ADDIS ABABA — The 2019 Nobel Peace Prize has been awarded to the Ethiopian Prime Minister, Abiy Ahmed, who helped end his country’s 20-year war with bitter foe Eritrea.
He was awarded the prize for his efforts to “achieve peace and international cooperation”.
Announcing the prize in Oslo, the Norwegian Nobel Committee said Abiy’s “efforts deserve recognition and need encouragement.”
The conflict between Ethiopia and Eritrea over disputed border territory came at a huge financial and humanitarian cost for both countries.
Abiy, 43, also recently won plaudits for his role in helping to broker a power-sharing deal in neighboring Sudan after a political crisis that led to the arrest of Omar al-Bashir, the country’s ruler for almost three decades.

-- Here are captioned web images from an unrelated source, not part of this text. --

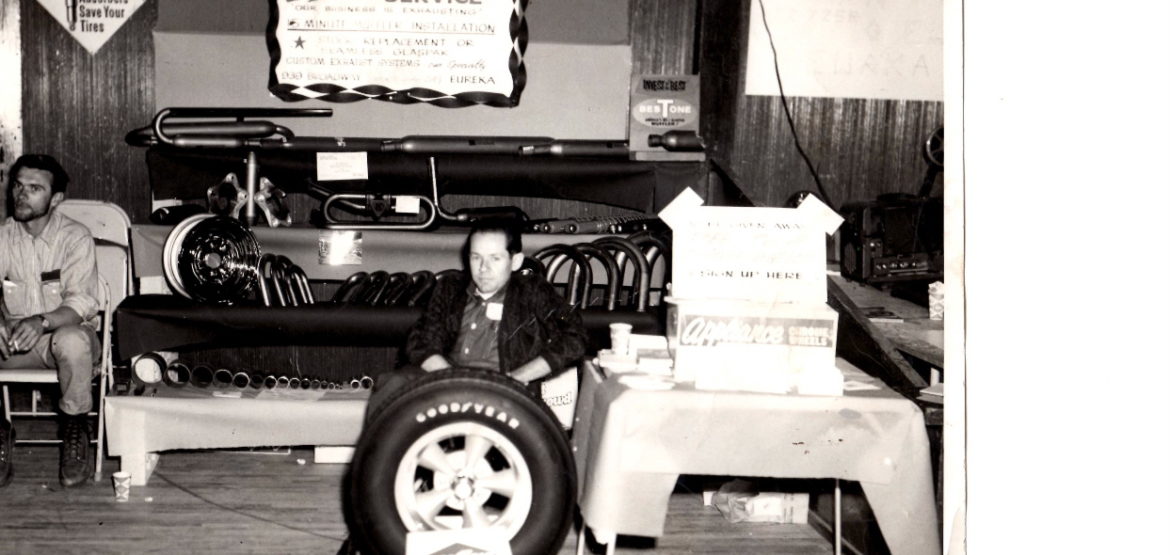 Black and white photo of 2 men at a car show - Leon's Car Care Center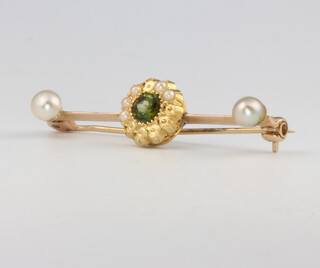A 9ct yellow gold peridot and seed pearl bar brooch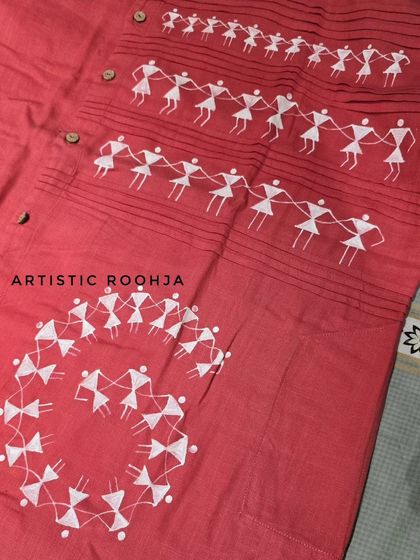 A detailed view of the Warli painting on a red kurta. You can see the characteristic stick figures holding hands and dancing, a motif that represents unity and joy in this beautiful Indian folk art form.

Berit Reiss-Andersen, the chair of the Norwegian Nobel Committee, said Abiy — who has received both praise and criticism for his reforms in Ethiopia — has not been recognized too soon, but acknowledged that progress still needs to be made in the country, according to CNN.
The Ethiopian Prime Minister, the 2019 Nobel peace Prize laureate, is receiving praise from leaders around the world.

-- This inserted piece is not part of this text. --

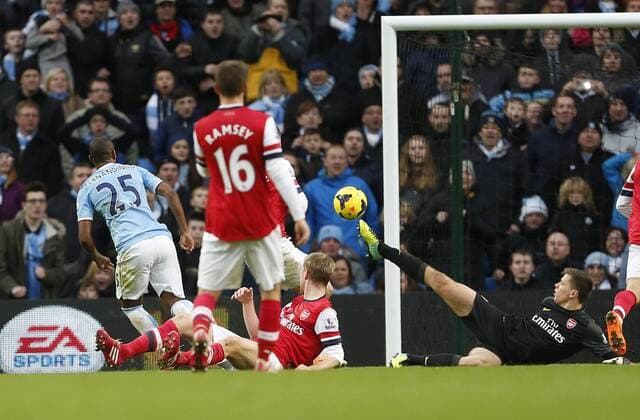 Manchester City s Fernandinho scoring his sides fifth goal Manchester City vs Arsenal - Premier League - Etihad Stadium - Manchester - England - 14 12 2013 - Pic David Klein Sportimage EDITORIAL USE ONLY. No use with unauthorised audio, video, data, fixture lists, club league logos or live services. Online in-match use limited to 120 images, no video emulation. No use in betting, games or single club league player publications.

Antonio Guterres, the UN General Secretary, said his leadership has set a “wonderful example” for the international community.
Congratulations to Prime Minister @AbiyAhmedAli of Ethiopia for being awarded the Nobel Peace Prize.

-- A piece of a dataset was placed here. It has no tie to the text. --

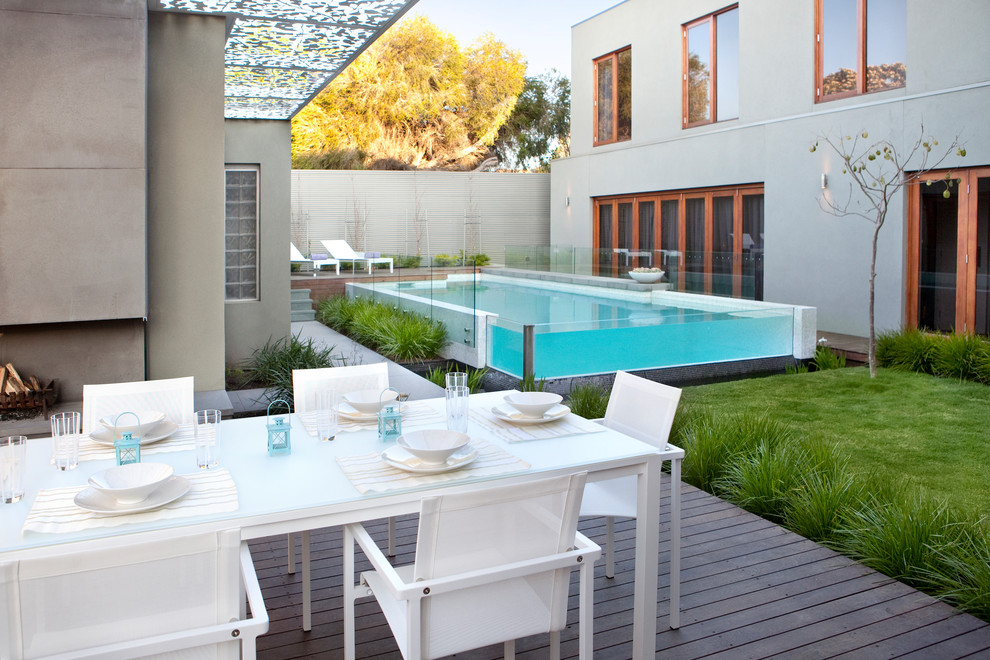 Imagen de piscina alargada minimalista grande rectangular en patio con entablado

— António Guterres (@antonioguterres) October 11, 2019
David Sassoli, the new president of the European Parliament, also praised the Ethiopian PM for giving “many citizens hope for a better life” and “promoting fundamental values of democracy and peace”.
Congratulations to Ethiopian Prime Minister Abiy Ahmed Ali. His work and determination to end the conflict with Eritrea is immense. He initiated reforms that give many citizens hope for a better life, promoting fundamental values of democracy and peace. #NobelPeacePrize https://t.co/URVPDH69Qu
— David Sassoli (@EP_President) October 11, 2019
After becoming prime minister in April 2018, Mr Abiy introduced massive liberalising reforms to Ethiopia, shaking up what was a tightly controlled nation.
He freed thousands of opposition activists from jail and allowed exiled dissidents to return home. Under him, several women have also been appointed to prominent positions.
Most importantly, he signed the peace deal with Eritrea.
According to reports a total of 301 candidates had been nominated for the prestigious award, including 223 individuals and 78 organisations.